Right of First Offer (ROFO) – A contractual obligation that requires a party to make an offer to the other party before offering it to the public.
Right of First Refusal (ROFR) – A contractual obligation that allows a party to make an offer to the public only after the other party refuses the offer.
Royalty – A percentage or sum paid to the author of copyrightable work for the sale of every copy of the work. Royalties can be of several types depending on the revenue stream that is being monetized.
Secondary Liability – Indirect liability or accountability of a party. Example: Internet Service Providers (ISPs) could be subject to secondary liability if they do not remove infringing content from the host website.
Sound Exchange – SoundExchange collects and distributes digital performance royalties from the use of sound recordings on behalf of recording artists and master rights owners (typically the record label). SoundExchange collects royalties from non-interactive streaming services like online radio (as opposed to interactive streaming services like, say, Spotify).
Statutory Mechanical Royalty Rate – A mechanical royalty rate that is specified by the copyright board or specific authority in the country.
Suit – A legal action filed by one party to ensure the other party fulfills their duties and obligations.
Supervisor – A supervisor or music supervisor is a qualified professional who oversees all music related aspects of film, television, advertising, video games and other existing or emerging visual media platforms as required.
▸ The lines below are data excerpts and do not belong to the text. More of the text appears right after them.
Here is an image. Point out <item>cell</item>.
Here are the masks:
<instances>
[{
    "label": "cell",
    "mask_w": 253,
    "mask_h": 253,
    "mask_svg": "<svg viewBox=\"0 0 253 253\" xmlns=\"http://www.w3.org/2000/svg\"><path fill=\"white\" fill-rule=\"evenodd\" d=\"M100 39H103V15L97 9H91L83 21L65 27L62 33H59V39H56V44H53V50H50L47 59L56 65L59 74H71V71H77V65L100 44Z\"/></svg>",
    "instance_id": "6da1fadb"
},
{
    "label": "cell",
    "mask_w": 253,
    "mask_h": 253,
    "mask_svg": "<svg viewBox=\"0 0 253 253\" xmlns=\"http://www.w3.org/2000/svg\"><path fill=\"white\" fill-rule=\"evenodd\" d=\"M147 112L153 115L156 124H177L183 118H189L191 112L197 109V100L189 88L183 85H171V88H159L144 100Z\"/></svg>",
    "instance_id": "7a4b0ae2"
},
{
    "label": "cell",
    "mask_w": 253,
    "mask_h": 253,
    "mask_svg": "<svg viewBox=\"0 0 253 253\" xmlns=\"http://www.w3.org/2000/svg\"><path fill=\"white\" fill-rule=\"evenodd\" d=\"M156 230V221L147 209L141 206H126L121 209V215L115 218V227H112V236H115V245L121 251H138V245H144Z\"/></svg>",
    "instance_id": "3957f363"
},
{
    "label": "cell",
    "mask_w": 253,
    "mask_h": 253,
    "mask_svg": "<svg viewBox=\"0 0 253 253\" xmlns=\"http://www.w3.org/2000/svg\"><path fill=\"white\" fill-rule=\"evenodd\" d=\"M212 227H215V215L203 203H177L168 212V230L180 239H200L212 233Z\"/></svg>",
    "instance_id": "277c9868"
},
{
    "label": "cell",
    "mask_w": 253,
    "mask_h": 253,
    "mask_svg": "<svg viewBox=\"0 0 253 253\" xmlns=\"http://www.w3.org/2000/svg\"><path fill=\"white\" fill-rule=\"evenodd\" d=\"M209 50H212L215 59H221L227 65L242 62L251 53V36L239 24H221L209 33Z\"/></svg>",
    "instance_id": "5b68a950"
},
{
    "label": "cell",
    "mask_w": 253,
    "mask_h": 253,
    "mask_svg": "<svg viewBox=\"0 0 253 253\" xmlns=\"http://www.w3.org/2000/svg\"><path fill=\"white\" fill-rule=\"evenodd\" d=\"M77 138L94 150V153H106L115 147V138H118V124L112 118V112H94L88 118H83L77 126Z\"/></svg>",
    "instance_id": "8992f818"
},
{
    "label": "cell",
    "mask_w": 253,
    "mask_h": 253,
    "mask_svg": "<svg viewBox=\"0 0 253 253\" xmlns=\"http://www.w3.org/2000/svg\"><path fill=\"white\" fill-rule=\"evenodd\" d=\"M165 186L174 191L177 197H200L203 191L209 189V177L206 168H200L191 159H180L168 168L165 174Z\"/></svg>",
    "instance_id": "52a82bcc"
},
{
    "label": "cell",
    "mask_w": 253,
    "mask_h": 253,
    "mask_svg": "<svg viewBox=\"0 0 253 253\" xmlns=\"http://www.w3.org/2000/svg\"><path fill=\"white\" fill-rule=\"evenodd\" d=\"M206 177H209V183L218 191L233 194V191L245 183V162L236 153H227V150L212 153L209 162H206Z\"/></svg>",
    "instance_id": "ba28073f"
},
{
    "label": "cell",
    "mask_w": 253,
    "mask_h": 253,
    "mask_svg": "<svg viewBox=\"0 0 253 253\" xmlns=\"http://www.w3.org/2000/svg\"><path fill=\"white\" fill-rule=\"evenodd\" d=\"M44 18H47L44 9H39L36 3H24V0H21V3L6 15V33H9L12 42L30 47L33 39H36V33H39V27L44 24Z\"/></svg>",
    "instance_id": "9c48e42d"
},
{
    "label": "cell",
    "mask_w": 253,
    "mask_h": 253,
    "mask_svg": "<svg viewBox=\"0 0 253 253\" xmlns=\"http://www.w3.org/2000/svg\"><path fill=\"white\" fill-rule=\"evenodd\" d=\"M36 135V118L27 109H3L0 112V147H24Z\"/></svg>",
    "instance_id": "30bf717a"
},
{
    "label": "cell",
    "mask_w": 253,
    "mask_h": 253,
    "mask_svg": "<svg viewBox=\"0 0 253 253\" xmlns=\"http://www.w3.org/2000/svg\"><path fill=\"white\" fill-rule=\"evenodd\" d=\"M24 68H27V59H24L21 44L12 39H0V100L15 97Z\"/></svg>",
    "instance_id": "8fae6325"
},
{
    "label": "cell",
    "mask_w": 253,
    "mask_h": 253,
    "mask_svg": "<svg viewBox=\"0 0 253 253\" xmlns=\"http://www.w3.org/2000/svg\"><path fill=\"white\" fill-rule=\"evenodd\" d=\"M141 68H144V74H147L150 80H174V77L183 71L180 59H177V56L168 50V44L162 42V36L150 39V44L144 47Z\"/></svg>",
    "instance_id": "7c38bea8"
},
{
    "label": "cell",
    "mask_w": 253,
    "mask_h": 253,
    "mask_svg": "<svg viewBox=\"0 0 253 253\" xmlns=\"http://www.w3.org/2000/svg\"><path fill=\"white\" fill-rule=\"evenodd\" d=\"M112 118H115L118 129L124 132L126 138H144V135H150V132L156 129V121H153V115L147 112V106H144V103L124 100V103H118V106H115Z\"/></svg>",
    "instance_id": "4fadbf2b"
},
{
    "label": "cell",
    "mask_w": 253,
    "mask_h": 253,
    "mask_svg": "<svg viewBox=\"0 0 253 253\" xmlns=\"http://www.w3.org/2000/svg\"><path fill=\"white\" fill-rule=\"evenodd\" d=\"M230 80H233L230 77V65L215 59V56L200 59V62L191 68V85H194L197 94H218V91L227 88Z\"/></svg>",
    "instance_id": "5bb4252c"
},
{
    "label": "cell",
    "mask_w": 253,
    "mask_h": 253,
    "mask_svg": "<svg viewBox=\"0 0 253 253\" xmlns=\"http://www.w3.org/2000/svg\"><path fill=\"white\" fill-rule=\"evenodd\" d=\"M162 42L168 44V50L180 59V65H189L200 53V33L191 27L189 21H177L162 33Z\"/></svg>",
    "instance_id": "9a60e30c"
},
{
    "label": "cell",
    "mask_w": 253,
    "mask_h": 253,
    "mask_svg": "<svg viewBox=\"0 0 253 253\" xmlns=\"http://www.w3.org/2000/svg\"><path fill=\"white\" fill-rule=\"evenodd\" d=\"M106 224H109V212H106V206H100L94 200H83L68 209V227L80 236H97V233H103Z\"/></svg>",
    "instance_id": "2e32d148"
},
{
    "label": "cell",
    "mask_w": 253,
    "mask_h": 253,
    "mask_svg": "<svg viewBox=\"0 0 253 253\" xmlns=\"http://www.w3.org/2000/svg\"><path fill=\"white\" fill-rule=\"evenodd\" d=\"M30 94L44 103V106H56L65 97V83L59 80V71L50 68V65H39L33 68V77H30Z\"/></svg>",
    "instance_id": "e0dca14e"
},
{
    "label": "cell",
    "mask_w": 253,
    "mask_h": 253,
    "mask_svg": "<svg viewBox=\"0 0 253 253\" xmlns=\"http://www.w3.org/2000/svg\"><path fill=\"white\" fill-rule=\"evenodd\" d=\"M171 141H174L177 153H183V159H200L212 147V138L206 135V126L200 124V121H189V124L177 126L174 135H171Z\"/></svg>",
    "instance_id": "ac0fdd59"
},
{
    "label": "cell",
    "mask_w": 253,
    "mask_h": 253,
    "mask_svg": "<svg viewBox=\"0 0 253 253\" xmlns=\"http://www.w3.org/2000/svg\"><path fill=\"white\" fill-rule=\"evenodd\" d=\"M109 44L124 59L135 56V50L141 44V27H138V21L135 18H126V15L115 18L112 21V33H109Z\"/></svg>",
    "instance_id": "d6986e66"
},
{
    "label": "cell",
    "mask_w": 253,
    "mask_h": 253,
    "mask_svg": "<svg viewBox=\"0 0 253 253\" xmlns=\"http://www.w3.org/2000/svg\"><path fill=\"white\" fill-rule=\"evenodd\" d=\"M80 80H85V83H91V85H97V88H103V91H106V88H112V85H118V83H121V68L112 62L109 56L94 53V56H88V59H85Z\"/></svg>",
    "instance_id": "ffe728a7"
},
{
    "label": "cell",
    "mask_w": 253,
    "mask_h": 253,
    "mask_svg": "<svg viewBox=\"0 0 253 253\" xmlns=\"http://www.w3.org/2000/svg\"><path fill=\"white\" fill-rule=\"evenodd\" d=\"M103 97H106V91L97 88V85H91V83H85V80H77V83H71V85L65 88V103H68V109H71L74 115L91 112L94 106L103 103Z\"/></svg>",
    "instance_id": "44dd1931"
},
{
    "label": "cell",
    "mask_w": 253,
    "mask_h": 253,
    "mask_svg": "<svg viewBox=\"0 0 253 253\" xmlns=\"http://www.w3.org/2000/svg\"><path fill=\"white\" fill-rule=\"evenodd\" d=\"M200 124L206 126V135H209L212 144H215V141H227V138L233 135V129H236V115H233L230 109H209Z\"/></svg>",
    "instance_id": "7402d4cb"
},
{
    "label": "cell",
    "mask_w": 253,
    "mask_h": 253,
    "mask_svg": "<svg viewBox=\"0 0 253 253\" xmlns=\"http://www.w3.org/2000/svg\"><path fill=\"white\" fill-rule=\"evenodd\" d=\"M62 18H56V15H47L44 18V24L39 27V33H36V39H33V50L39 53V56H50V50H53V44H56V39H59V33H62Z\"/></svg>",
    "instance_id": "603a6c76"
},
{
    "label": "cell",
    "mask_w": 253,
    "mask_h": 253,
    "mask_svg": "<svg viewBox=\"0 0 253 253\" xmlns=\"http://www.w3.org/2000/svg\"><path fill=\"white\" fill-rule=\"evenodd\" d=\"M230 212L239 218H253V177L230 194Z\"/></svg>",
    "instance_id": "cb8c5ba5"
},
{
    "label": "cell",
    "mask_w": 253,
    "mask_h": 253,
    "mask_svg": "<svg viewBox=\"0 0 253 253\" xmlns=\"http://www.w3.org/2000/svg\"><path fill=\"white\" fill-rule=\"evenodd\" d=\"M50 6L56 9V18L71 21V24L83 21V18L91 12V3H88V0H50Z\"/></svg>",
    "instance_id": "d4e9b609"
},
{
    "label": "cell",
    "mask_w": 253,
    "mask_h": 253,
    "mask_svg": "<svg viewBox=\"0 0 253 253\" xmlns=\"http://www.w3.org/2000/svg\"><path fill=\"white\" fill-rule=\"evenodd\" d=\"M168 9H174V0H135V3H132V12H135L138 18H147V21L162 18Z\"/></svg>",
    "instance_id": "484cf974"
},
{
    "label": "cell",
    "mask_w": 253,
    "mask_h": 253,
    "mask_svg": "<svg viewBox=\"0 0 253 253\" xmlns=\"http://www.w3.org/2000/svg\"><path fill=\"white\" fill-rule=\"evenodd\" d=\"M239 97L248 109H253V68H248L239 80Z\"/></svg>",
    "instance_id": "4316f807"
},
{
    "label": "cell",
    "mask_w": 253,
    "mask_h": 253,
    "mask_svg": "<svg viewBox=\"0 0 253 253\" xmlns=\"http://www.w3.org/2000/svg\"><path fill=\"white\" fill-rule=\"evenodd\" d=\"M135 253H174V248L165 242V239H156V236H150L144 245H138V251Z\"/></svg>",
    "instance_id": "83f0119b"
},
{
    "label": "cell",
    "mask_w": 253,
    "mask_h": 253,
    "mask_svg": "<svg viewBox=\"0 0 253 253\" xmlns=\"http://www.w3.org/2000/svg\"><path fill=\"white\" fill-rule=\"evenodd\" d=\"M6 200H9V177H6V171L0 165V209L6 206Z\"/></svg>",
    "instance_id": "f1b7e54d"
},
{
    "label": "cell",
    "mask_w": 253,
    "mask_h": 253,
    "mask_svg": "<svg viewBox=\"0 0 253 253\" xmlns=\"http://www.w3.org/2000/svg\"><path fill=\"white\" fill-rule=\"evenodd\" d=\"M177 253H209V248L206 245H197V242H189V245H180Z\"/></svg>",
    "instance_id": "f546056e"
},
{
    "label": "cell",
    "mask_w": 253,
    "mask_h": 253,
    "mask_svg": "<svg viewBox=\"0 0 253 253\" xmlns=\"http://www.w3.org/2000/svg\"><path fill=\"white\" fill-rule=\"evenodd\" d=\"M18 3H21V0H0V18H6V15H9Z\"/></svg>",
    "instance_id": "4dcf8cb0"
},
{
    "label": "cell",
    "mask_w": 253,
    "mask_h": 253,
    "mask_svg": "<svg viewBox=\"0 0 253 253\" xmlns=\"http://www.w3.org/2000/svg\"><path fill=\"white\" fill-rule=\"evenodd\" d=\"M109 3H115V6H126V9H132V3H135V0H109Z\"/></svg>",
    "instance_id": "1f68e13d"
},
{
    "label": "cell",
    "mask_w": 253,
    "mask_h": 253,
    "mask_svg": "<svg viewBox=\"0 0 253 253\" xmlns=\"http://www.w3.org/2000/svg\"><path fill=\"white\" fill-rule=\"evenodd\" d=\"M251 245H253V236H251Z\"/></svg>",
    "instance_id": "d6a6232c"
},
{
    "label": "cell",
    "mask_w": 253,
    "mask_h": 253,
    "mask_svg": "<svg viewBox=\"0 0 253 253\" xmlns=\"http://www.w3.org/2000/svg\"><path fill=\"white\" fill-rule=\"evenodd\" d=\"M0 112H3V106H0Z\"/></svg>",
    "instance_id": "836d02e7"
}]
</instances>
Supervisors are your go-to person for making synchronization licenses happen.
Synchronization (Sync) Licensing – Synchronization licenses refer to the licenses that are needed for the “synchronizing” of a musical work with a visual work. In simple terms, these are the kinds of licensing deals that take place when a sound recording embodying a musical work is synched or used in conjunction with an audio-visual work. For example, songs that become part of an OTT series.
Term – Time period of a contract. It could also refer to the copyright term i.e. life of the author + 60 years (in India) or, clauses in a contract.
Termination – A clause on how to end a contract.
Territory – The geographically defined market that the agreement or deal applies to.
Traditional Knowledge – Knowledge belonging to a community that has been passed on from one generation to another.
Waiver – Surrender of one’s rights.
Working for Hire – A situation in which someone is engaged or commissioned to render their services. Working for hire can include instances where artists are specifically hired by clients or other artists to carry out a specific project or part of the project. For example, a sessions musician is typically working for hire or an illustrator may be asked to work for hire for a writer, to help them produce cover art for their book. The catch with working for hire, is that despite being a creator of a work, you will not be considered its legal author.